[Python-Dev] Extended Function syntax
Samuele Pedroni
pedronis@bluewin.ch
Sun, 2 Feb 2003 21:17:30 +0100
From: "Guido van Rossum" <guido@python.org>
> [Samuele]
> > yes, real-world examples would be good.
>
> synchronized() is definitely a real-world example -- writing
> try/finally for locks is a pain for all threaded code.
>
> Another, related example would be something that blocks all signals
> (or at least SIGINT) during a certain code block.
>
> I imagine that there are quite a few examples that basically wrap a
> code block in something that does some preparation and some cleanup.
>
> These require that the cleanup action is done even if an exception
> occurred in the block, and this can't be done with the "for loop" hack
> proposed by Armin (unless you rely on __del__, which would be a no-no
> for Jython).
>
> 'do' or 'with' should be up to this task.
with 'do' you mean your 'do' whose thunk can rebind locals?

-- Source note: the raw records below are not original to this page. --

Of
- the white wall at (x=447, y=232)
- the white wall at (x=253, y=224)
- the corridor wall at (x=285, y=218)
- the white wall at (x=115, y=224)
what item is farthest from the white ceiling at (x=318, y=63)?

> I think that for synchronized-like cases, even if it is known at
> compile time that it is to be part of the surrounding scope, the code
> generated will still need to use nested-scope-cells, since it will be
> invoked on a different stack frame: the "thunk processor" pushes its
> own frame on the stack, and I think you can't have something that
> executes in a frame that's not the topmost frame. (Or can you? I
> don't know exactly what generators can get away with.)
How can you avoid that someone stores away the thunk, you would need a special
keyword to invoke it (Ruby uses "yield" which here is already taken), then we
still have return/break/continue semantics to get right, whether we want
'value' or not'...
If I understand correctly you are still proposing to have:
a 'do' and thunks that can mess with locals with their headaches <.5 wink>, and
new concepts added to the language.
On my part, I'm still wondering whether Michael Hudson's 'with' and my 'fdo'
(maybe still to name just 'do'), that uses an anonymous function as-we-know-it,
not a thunk will give most of the functionality without enlarging the language
(they are basically sugar, useful sugar).